▸ **WORK ORDER**
In the entries that follow, identify the line containing "use eye contact" and return it together with all later lines, exactly as they appear.

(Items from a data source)

=== Begin Enclosure ===

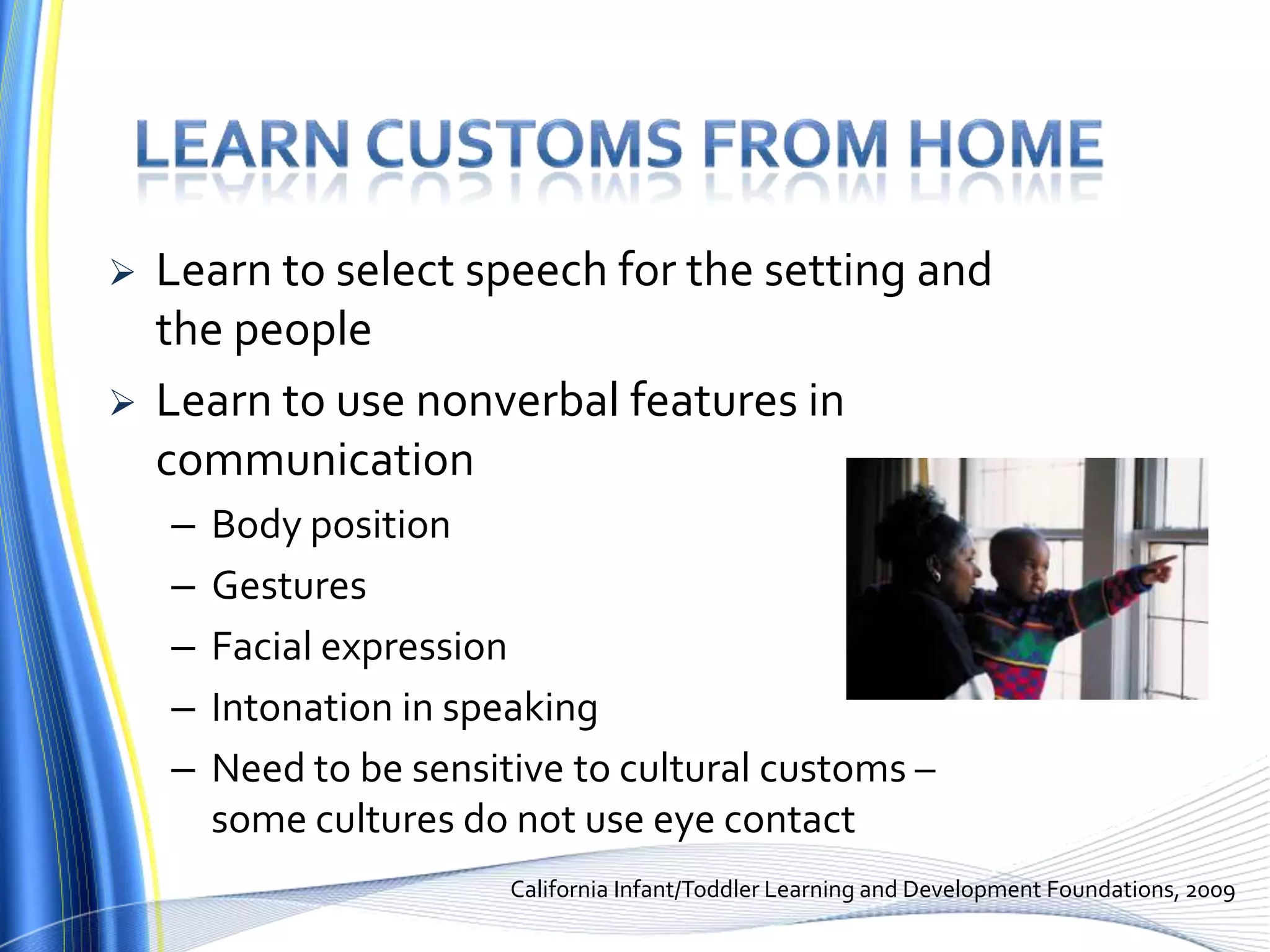 LEARN CUSTOMS FROM HOME

➢ Learn to select speech for the setting and the people

➢ Learn to use nonverbal features in communication

– Body position

– Gestures

– Facial expression

– Intonation in speaking

– Need to be sensitive to cultural customs – some cultures do not use eye contact

California Infant/Toddler Learning and Development Foundations, 2009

=== End Enclosure ===

▸ **SOLUTION TO THIS PROBLEM**
– Need to be sensitive to cultural customs – some cultures do not use eye contact

California Infant/Toddler Learning and Development Foundations, 2009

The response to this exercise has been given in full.